Liwne jest wszechstronnie wyształcony. Ma licencjat z fizyki, tytuł magistra ze stosunków międzynarodowych i doktorat z historii. To zawodowy dyplomata, który nigdy nie pracował poza MSZ. Był attaché prasowym ambasady w Rosji, kierował sekcją środkowoazjatycko-kaukaską, departamentem Euroazji, Związkiem Pracowników Dyplomatycznych Izraela i Izraelskim Stowarzyszeniem Dyplomatycznym. Jego ostatnią funkcją było stanowisko chargé affaires ad interim w Moskwie, czyli p.o. szefa placówki.
To właśnie w tej funkcji Liwne – zwykle wypowiadający się w sposób stonowany, jak na dyplomatę przystało – dał się poznać jako osoba przychylnie patrząca na narrację historyczną Kremla. – Tak w osobistym, jak i w państwowym kontekście mogę powiedzieć, że dzielimy z Rosją głębokie wspólne zrozumienie wydarzeń II wojny światowej. Uważamy, że tę pamięć należy chronić i nie dawać nikomu możliwości podejmowania prób zmiany historii – mówił w rozmowie z Interfaksem. – Dobrze pamiętamy o wyczynie Armii Czerwonej, byliśmy bardzo zadowoleni, kiedy prezydent Władimir Putin przyjechał w styczniu 2020 r. do Izraela i odsłonił pomnik blokady Leningradu – dodawał. Problem polega jednak na tym, że Kreml przez przepisywanie historii rozumie też wypominanie ZSRR współpracy z III Rzeszą przed czerwcem 1941 r. czy zbrodni popełnianych na podbijanych narodach. Wizytę Putina w Izraelu poprzedziła zaś wielotygodniowa kampania propagandowa w rosyjskich mediach, podczas której oskarżano Polskę o współudział w rozpętaniu II wojny światowej.
Liwne sam wywodzi się z rodziny rosyjskich Żydów. Urodził się w Moskwie w 1967 r. Jego ojciec walczył z Niemcami w szeregach Armii Czerwonej. – To bardzo poruszające i emocjonalne przeżycie być na trybunie na pl. Czerwonym i patrzeć, jak czołg T-34 i działo Su-100 przejeżdżają po bruku – akurat te pojazdy, w których walczył mój ojciec – opowiadał o swoich wrażeniach z obchodów Dnia Zwycięstwa. Jego rodzina wyemigrowała do Izraela, gdy władze radzieckie w latach 70. umożliwiły Żydom aliję. Ja’akow miał wtedy siedem lat. Przyszły ambasador jest trzecim z kolei szefem izraelskiej placówki w Polsce urodzonym w ZSRR. Jej poprzedni szef Aleksander Ben Cewi, który wyjechał już do Moskwy, pochodzi z Czerniowiec, zaś Anna Azari, która kierowała pracami dyplomatów podczas sporu o kształt ustawy o Instytucie Pamięci Narodowej, z Wilna. To zmiana tendencji, bo w latach 1990–2014 wszyscy kolejni ambasadorowie, z wyjątkiem jednego, byli potomkami polskich Żydów.
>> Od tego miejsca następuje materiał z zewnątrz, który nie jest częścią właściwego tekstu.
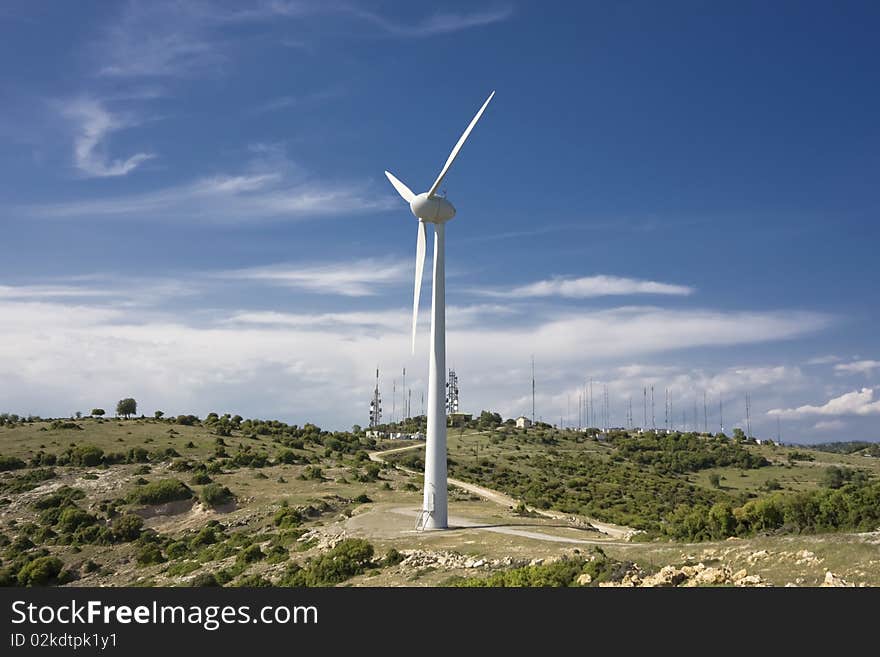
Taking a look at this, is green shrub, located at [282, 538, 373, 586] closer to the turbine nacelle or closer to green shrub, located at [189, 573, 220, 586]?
green shrub, located at [189, 573, 220, 586]

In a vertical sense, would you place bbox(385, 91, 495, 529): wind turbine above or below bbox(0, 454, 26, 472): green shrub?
above

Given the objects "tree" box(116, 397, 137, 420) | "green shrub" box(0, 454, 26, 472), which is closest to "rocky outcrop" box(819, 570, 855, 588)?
"green shrub" box(0, 454, 26, 472)

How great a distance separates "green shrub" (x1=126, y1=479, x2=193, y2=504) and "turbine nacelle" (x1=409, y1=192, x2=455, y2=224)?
4184 centimetres

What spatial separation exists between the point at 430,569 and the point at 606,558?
345 inches

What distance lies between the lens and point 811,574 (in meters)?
22.0

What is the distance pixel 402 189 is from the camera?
4756cm

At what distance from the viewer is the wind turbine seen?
136 ft

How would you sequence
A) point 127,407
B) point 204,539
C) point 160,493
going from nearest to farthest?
1. point 204,539
2. point 160,493
3. point 127,407

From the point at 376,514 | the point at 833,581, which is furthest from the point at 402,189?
the point at 833,581

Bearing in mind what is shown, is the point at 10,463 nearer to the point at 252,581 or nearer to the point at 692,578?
the point at 252,581

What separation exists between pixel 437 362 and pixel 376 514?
1633 cm

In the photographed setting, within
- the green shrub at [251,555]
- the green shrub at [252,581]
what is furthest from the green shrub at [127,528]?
the green shrub at [252,581]

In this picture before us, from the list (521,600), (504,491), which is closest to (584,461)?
(504,491)

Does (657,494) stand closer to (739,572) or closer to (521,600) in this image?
(739,572)
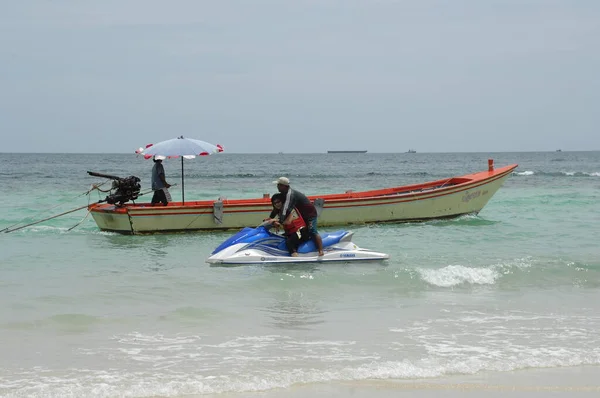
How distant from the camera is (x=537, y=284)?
10.3 meters

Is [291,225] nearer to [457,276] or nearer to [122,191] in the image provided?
[457,276]

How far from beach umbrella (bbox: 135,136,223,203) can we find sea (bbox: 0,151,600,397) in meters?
1.87

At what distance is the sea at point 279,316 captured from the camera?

Tymczasem na dziś do polskiego MSZ została wezwana Tal Ben-Ari Ja’alon, chargée d’affaires ad interim ambasady Izraela. Wiceminister Paweł Jabłoński mówił wczoraj w TVP Info, że resort dyplomacji chce z nią porozmawiać o czwartkowej nowelizacji blokującej reprywatyzację. – Będziemy jej w sposób zdecydowany i rzeczowy tłumaczyć, na czym to polega – mówił Jabłoński. Wcześniej szef MSZ Ja’ir Lapid napisał na Twitterze, że nowe przepisy „poważnie zagrożą stosunkom polsko-izraelskim”. O sprawie na pierwszych stronach piszą też wczorajsze wydania czołowych izraelskich dzienników, jak „Ha-Arec” i „The Jerusalem Post”.